=== Passage shown ===
————

Really easy to ride with a pillion. But not all day comfortable as I wrote above.
Could do with 10% more torque and power. But it likes to rev and has good acceleration when you give it some stick in the right gear. Just don't plan on doing any fast overtakes starting at less than 3000rpm. Bit buzzy at motorway speeds, but it is a parallel twin.
Measured fuel economy is 55 mpg (imperial gallons).
Equipment is 8 years out of date. Halogen headlights (one low, one high) not LED. Single bulb brake light. Analog speedometer which is hard to read. No linked brakes. Changing the headlight bulb is a disaster area; very easy to break a small plastic clip which will have you spending the next 2 hours taking the front of the bike apart. The top box is stupid small. Even though my bike came with one, I ditched it and bought a larger aftermarket box. Alternator seems to put out enough amps. I run a heated jacket in winter, aux LED lights, heated grips (these are standard) and a GPS. It has ESA but I struggle to feel the difference. It also has Rain/Road/Dynamic throttle maps. I use Dynamic all the time, except on that week when it was snowing and I put it on Road. Haven't tried Rain but it must be silly if you can use Road when it is snowing...
Buying experience: Really easy to buy, but what isn't when you are chucking cash at someone! Bought from dealer paid near asking price but got a few parts thrown in plus cross-country delivery.
This is a very competent and slick bike and deserves top marks but I do have several cosmetic comments. As an old school rider, I don't like the engine reduced to the invisible role of "power unit" hidden behind acres of tupperware. The engine could be a design statement like the beating heart of a Black Shadow timing cover; the Swiss watch detail and precision of a 900ss or the beautiful sensual sweep of the headers on a CB400 four. The bike is labelled a GT but is a relatively small bike with a firm to hard seat. Even with hard luggage it is more sport tourer than grand tourer. Style wise the design trend and profile is very generic. The silhouette could be from any manufacturer. Ass in the air, rear end you could fly a jumbo jet between the rear tyre and the tail section, yet there is no MX style rear shock travel to warrant all this fresh air. Oh how bikers and journos laughed in 1971 when MZ brought out the ambitiously named ETS 250 Trophy Sport (19bhp) which had a rediculously shaped camel hump tank. Fast forward 40 years and rediculously camel humped false tank of F800gt is an industry standard profile, uncomfortable and ugly.I love the belt drive. I was looking for a mid range shaftie but there aren't any, apart from Guzzi V7/V9. The Guzzis are nearly 50% down on BHP compared with the F800 and a bit lardy. I'm surprised that the 21st century has not produced much alternative to a chain final drive. The chain drive is not so far removed from riveting bits of leather together like they did 100 years ago. At least BMW give you the belt on these models or a shaft drive on their real touring metal.

————

=== Data shown ===

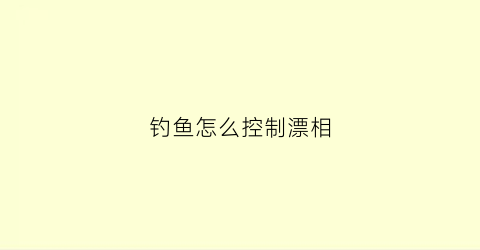 钓鱼怎么控制漂相(钓鱼怎么调节鱼漂)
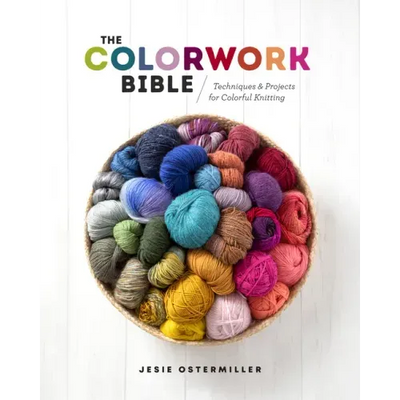 The Colorwork Bible: Techniques and Projects for Colorful Knitting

————

=== Problem to work on ===
Continue the owner's motorcycle review at the top of the page, picking up right after its last sentence.

=== Answer to the exercise ===
ABS. Optional traction control not fitted. Optional bar switched, 3 setting electronic rear shock not fitted but who needs it? Brakes are strong but progressive, with lots of feedback. Oozes confidence. Ride is smooth. Some reviewers talk of vibey engine but you must expect some buzz, particularly on a parallel twin, and I don't notice any problems. Some reviewers drone on about exhaust note but you just can't hear it with any amount of speed or wind whizzing past. I'm thinking the only people who could comment on zorst howl would be the teen at the bus stop doing the Wimbledon swivel as they watch you sweep by.
Frugal, as I said. Competent, fast but revvy for a twin. Lower gears short and some early changes sometimes miss a cog, and good luck finding neutral at the lights (that might be just down to the microscopic gear pedal). Would like it to be a bit more tractable than having to run the up and down the box so much. It is willing for a 900. Will just go and go. More than enough for UK speed limits and snappy acceleration on tap at the lights or an overtake . .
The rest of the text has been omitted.